"The West!" said Gaudylock, between slow puffs of smoke. "Kentucky and the Ohio and the Mississippi, and then Louisiana and all that lies beyond, and Mexico and its gold! Ha! the Mississippi open from its source—and the Lord in Heaven knows where that may be—to the last levee! and not a Spaniard to stop a pirogua, and right to trade in every port, and no lingo but plain English, and Mexico like a ripe apple,—just a touch of the bough, and there's the gold in hand! If I were a dreamer, I would dream of the West."

"Folk have always dreamed of the West," said the boy. "Sailors and kings, and men with their fortune to make. I've read about Cortez and Pizarro,—it would be fine to be like that!"

"I thought you wanted to study law."

"I do; but I could be a great soldier, too."
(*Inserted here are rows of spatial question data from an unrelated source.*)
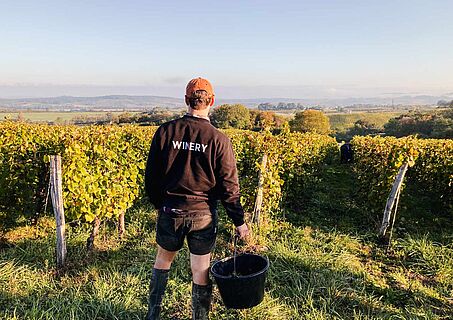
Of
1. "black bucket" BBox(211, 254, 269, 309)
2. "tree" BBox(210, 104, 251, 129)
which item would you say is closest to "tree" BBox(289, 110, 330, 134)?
"tree" BBox(210, 104, 251, 129)

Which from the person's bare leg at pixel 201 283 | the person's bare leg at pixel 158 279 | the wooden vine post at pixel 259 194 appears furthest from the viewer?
the wooden vine post at pixel 259 194

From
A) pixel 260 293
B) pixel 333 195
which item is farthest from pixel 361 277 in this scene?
pixel 333 195

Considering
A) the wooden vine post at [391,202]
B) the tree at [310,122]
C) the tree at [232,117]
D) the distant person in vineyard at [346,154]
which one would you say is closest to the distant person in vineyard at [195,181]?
the wooden vine post at [391,202]

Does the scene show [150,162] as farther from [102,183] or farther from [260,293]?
[102,183]

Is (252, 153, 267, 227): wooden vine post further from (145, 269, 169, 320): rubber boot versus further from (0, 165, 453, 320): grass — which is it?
(145, 269, 169, 320): rubber boot

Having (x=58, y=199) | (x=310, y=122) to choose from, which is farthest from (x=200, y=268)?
(x=310, y=122)

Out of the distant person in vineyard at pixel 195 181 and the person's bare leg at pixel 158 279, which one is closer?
the distant person in vineyard at pixel 195 181

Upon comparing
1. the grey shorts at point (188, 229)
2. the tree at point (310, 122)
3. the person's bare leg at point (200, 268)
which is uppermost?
the grey shorts at point (188, 229)

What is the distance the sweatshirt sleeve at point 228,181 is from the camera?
2.87 metres

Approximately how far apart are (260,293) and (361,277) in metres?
2.09

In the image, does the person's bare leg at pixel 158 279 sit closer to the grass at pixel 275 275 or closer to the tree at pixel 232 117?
the grass at pixel 275 275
Gaudylock laughed. "You would trap all the creatures in the wood! Well, live long enough, and you'll hear a drum beat. They're restless, restless, yonder on the rivers! But they'll need the lawyers, too. Just see what the lawyers did when we fought the British! Mr. Henry and Mr. Jefferson—"

The boy put forth a sudden hand, gathered to him a pine bough, and with it smote the red coals of the fire. "Oh!" he cried, "from morn till night my father keeps me in the fields. It's tobacco! tobacco! tobacco! And I want to go to school—I want to go to school!"

"That's a queer wanting," said the other thoughtfully. "I've wanted fire when I was cold, and venison when I was hungry, and liquor when I was in company, and money when I was gaming, and a woman when the moon was shining and I wished to talk,—but I have never wanted to go to school. A schollard sees a wall every time he raises his head. I like the open."

"There are walls in the forest," answered the boy, "and I do not want to be a tobacco-roller! I want to study law!"

The hunter laughed. "Ho! A lawyer among the Rands! I reckon you take after your mother's folk!"

The boy looked at him wistfully. "I reckon I do," he assented. "But my name is Rand."